Ce qui est important dans la décision de la Cour d’appel, explique Ronni Nordal, avocate spécialisée en droit du travail à Regina, est qu’elle n’élude pas la question de l’important déséquilibre dans le pouvoir de négociation entre des entreprises comme Uber et des travailleurs indépendants qui utilisent son logiciel pour gagner leur vie.

« C'est la première fois qu'un tribunal souligne réellement ce déséquilibre », précise Me Nordal. « Quelles sont les options de ces personnes si elles veulent travailler? Elles doivent cliquer sur le bouton “Accepter”… De nombreux consommateurs se trouvent dans la même situation par rapport à certaines grandes entreprises. »

La décision de la Cour d’appel cite d’ailleurs longuement l’arrêt rendu par la Cour suprême en 2017 dans l’affaire Douez c. Facebook. Dans celui-ci, la CSC a accordé à une femme de la Colombie-Britannique la permission de déposer un recours collectif contre le géant des médias sociaux – malgré la clause des conditions de service de Facebook qui stipulait que de tels différends devaient être réglés en Californie.

La décision dans Douez, explique Christopher Achkar, avocat spécialisé en droit du travail et basé à Toronto, offre l’indication la plus claire de la manière dont la CSC pourrait se positionner dans l’affaire Heller.

« Douez n'exige pas du demandeur qu'il prouve qu'il peut perdre dans un certain forum afin de pouvoir l'éviter. M. Heller n’aurait pas besoin de prouver qu’il perdrait aux Pays-Bas », estime Me Achkar.

Douez, ajoute-t-il, a évoqué un test en deux étapes pour déterminer la compétence en matière de clauses d'arbitrage. Premièrement, la société qui a rédigé la clause doit prouver qu’elle est pertinente, claire et applicable. La deuxième partie du test demande au plaignant de démontrer que la clause est inappropriée ou injuste, et c'est là que l'argument du caractère abusif intervient.

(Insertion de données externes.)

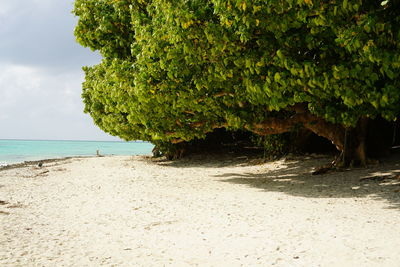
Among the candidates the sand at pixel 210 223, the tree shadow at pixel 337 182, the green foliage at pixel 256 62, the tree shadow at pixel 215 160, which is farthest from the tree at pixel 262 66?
the tree shadow at pixel 215 160

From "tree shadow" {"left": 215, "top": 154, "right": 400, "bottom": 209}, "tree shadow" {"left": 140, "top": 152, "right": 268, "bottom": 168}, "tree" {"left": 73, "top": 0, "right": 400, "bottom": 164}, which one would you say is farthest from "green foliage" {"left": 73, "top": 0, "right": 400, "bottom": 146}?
"tree shadow" {"left": 140, "top": 152, "right": 268, "bottom": 168}

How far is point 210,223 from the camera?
25.2 feet

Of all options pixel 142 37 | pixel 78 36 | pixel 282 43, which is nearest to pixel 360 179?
pixel 282 43

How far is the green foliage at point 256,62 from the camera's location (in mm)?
8508

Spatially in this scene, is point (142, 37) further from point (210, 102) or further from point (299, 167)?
point (299, 167)

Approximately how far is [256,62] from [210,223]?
487 centimetres

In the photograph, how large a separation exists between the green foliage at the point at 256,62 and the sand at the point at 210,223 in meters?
2.63

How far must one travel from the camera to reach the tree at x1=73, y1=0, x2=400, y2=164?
28.0 feet

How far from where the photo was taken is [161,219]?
831cm

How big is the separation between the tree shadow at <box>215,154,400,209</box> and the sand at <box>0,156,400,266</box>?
3cm

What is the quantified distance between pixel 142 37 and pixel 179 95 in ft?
7.77

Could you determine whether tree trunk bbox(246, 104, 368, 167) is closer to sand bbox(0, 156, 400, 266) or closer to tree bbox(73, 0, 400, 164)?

« Si la CSC croit toujours en la perspective qu’elle a énoncée dans Douez, elle n’est pas susceptible d’apprécier les arguments d’Uber », croit Me Achkar. « Ils ont clairement indiqué qu’ils considéraient ces clauses d’arbitrage comme une tentative d’éteindre les feux des poursuites judiciaires dans le cadre de leurs opérations. »

Il convient de rappeler que la Cour suprême ne se prononcera que sur la décision de la Cour d’appel d’annuler la suspension de la poursuite de Heller. Les grandes questions sur le statut délicat du travail dans l’économie du partage sont des questions qui relèvent de la législation – mais la Cour pourrait presser les gouvernements de régler le problème, estime Me Nordal.

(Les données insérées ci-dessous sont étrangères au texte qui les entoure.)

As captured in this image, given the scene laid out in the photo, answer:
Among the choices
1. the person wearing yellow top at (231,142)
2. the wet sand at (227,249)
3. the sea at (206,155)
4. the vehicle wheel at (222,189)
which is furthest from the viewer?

« [La Cour d'appel] est allée un peu loin en présumant que les travailleurs d'Uber sont des employés d'Uber, et non des contractants indépendants », dit-elle. « Cela n’a pas encore été établi par le tribunal ».

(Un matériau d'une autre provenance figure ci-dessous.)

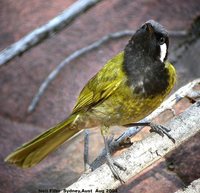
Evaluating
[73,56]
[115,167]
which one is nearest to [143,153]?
[115,167]

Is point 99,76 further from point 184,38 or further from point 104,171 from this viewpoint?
point 184,38

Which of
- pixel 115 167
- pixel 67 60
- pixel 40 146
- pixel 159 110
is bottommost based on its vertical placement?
pixel 115 167

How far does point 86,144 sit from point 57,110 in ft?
4.01

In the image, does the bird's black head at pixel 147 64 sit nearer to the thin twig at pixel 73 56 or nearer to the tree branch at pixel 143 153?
the tree branch at pixel 143 153

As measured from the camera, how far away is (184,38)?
5.66m

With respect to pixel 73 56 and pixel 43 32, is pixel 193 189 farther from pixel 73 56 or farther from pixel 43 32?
pixel 73 56

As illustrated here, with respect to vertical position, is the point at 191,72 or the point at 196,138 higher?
the point at 191,72

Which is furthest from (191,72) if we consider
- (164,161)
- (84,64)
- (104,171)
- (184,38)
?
(104,171)

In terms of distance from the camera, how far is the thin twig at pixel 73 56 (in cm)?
499

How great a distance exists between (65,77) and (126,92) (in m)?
1.64

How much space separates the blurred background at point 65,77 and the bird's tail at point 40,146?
30cm

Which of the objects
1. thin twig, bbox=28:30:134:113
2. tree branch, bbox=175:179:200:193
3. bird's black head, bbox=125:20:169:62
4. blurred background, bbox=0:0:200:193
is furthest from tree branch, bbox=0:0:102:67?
tree branch, bbox=175:179:200:193

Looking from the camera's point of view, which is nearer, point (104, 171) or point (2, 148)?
point (104, 171)

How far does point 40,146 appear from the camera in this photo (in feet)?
12.9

« Nous savons tous que le domaine de l'emploi a changé. […] La Cour semble nous orienter vers une question de politiques – il se peut que nous devions commencer à penser en termes de "travailleurs” plutôt que de la définition étroite d’employés ».

« La CSC est souvent confrontée à des problèmes d’importance nationale », souligne Sean FitzGerald. « Jusqu'où ces sociétés devraient-elles être autorisées à enfouir de telles clauses dans ces accords, des clauses qui leur sont clairement favorables? Je pense que la CSC se prépare à rendre une décision importante ».